I am trying to solve a large scale inverse problem using the Bayesian formulation. To estimate the Maximum a Posteriori Estimation (MAP) solution I will have to minimize the following objective function:
$F(m) = F_d + F_\text{prior} = \frac{(f(m) - d)^T(f(m) - d)}{\sigma^2} + \frac{(m - m_\text{prior})^T(m - m_\text{prior})}{\alpha^2} $
where d is the observed data, and $\sigma$ is the uncertainty in $d$. $m$ is the optimization parameter, $\alpha$ represents the confidence in prior.

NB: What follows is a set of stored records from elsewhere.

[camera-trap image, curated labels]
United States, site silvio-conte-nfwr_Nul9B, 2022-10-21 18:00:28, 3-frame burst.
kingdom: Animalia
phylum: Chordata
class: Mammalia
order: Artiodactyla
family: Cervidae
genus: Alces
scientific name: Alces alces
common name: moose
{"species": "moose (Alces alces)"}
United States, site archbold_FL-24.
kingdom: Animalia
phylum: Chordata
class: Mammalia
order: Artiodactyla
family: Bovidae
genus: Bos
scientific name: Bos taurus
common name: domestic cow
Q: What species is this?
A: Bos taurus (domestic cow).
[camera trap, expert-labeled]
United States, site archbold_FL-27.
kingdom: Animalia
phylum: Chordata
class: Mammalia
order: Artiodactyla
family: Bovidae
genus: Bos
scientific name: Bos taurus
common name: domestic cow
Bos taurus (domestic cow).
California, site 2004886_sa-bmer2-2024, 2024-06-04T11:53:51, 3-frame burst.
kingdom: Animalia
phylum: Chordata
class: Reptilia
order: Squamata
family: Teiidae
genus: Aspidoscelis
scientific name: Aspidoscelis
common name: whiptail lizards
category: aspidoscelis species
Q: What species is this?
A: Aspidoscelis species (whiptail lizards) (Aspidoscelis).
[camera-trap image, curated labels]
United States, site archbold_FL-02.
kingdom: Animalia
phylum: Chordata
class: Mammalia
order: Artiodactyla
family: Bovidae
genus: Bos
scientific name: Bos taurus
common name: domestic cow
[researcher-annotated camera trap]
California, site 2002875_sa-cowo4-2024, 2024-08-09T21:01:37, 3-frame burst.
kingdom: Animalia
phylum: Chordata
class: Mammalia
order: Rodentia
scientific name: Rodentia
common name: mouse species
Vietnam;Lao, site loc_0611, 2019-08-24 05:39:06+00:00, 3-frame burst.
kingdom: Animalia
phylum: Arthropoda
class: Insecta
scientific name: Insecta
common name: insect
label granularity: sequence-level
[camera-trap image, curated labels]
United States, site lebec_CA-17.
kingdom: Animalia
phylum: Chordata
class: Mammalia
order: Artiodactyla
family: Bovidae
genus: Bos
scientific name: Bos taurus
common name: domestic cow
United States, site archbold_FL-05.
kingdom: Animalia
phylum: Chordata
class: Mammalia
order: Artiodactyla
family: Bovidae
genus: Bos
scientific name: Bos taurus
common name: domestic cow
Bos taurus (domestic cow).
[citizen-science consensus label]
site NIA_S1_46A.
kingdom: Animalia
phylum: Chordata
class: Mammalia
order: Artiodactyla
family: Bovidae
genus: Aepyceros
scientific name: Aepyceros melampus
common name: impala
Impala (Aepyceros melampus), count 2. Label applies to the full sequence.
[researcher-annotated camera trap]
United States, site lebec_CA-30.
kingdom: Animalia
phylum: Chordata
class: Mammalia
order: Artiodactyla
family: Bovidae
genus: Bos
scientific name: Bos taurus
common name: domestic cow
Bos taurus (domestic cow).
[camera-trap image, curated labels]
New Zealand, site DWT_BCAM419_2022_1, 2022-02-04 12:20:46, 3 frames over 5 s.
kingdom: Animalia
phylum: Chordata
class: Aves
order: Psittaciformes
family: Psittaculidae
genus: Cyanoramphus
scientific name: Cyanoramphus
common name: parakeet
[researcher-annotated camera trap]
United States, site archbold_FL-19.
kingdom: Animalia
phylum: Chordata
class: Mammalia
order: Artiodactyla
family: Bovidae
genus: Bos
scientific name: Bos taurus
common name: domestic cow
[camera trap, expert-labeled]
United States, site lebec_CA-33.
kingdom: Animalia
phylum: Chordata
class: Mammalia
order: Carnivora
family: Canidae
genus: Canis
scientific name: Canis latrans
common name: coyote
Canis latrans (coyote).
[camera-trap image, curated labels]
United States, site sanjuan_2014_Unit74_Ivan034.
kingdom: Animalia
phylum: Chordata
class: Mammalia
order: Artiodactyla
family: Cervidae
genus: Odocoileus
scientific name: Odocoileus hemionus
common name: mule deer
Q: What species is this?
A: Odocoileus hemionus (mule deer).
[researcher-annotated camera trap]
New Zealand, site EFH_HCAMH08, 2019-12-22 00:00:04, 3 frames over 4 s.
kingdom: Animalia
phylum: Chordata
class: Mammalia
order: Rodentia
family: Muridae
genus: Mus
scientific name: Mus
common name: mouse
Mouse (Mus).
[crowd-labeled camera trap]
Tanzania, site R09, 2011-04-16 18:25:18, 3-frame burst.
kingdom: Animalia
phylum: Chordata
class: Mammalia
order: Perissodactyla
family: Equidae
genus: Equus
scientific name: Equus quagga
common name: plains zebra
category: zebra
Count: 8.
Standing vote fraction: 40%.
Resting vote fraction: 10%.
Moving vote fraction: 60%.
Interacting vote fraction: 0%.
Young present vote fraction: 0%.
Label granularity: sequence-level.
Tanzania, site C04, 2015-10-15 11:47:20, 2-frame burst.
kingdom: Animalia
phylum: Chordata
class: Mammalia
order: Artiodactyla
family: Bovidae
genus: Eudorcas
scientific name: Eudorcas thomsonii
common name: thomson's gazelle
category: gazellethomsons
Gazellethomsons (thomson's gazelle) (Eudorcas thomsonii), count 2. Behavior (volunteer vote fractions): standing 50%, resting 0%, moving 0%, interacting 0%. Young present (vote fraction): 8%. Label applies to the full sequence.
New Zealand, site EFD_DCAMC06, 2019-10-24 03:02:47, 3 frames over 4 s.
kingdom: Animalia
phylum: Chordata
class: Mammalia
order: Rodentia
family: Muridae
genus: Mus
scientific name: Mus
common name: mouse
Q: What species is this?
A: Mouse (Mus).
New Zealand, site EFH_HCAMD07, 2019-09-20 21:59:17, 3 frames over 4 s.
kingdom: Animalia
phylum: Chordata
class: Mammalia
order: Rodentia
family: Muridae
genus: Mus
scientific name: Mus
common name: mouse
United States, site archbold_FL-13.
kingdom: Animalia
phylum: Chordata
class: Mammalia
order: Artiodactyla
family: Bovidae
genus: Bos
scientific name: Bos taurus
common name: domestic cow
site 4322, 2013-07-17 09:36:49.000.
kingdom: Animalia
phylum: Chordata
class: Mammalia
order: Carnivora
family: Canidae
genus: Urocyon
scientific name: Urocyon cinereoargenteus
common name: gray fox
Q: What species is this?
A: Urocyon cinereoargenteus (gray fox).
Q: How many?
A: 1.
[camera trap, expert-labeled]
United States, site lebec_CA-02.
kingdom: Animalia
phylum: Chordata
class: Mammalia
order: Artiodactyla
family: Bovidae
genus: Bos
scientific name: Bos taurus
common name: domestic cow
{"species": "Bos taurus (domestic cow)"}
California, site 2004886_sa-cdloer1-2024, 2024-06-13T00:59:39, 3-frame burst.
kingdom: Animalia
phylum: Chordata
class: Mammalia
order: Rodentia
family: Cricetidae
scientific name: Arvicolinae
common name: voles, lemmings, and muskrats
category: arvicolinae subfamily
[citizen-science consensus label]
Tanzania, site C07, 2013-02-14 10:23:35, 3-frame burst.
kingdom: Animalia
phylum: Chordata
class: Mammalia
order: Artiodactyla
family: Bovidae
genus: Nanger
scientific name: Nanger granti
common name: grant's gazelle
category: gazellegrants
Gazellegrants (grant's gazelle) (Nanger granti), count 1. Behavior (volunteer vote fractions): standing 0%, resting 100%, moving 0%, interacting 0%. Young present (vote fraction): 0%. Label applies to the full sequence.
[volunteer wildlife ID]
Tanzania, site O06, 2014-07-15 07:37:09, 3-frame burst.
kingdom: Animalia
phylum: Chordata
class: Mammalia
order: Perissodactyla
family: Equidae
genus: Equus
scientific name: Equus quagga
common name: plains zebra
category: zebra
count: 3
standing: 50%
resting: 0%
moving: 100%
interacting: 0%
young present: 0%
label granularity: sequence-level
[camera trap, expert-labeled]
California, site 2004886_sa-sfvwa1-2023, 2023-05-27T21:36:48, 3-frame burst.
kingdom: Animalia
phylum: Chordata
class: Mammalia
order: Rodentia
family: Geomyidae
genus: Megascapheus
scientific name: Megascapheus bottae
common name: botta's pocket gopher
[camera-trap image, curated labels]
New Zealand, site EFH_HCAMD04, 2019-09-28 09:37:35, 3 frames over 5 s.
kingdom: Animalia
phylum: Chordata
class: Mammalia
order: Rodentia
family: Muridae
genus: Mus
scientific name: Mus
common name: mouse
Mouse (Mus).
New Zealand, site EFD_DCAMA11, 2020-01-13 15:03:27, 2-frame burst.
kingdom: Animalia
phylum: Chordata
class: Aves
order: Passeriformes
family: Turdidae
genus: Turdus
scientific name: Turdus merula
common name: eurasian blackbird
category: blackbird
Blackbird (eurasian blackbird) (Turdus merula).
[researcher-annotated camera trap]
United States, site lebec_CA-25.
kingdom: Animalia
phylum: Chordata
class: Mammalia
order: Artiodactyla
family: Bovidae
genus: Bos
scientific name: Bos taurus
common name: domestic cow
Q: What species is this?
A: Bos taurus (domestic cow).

In the current problem setup, the number of data points, $d$, are $O(n)$ whereas the number of parameters, $m$, are $O(n^2)$. Everything else is dimensionless, therefore order of magnitude of f(m) is same as m. This results to an objective function which is inherently biased towards the prior term($F_\text{prior}$), unless $\sigma << \alpha$, further resulting in poor convergence of $F_d$ in the optimization process.
In such a case can I scale $F_d$ and $F_\text{prior}$ by the number of terms they contain? From what I understand such scaling will change the interpretation of $\sigma$ and $\alpha$.
Note that I get better "match" between $f(m)$ and $d$ without the prior term. But I need to include the prior in order to get the bounds on the posterior solution.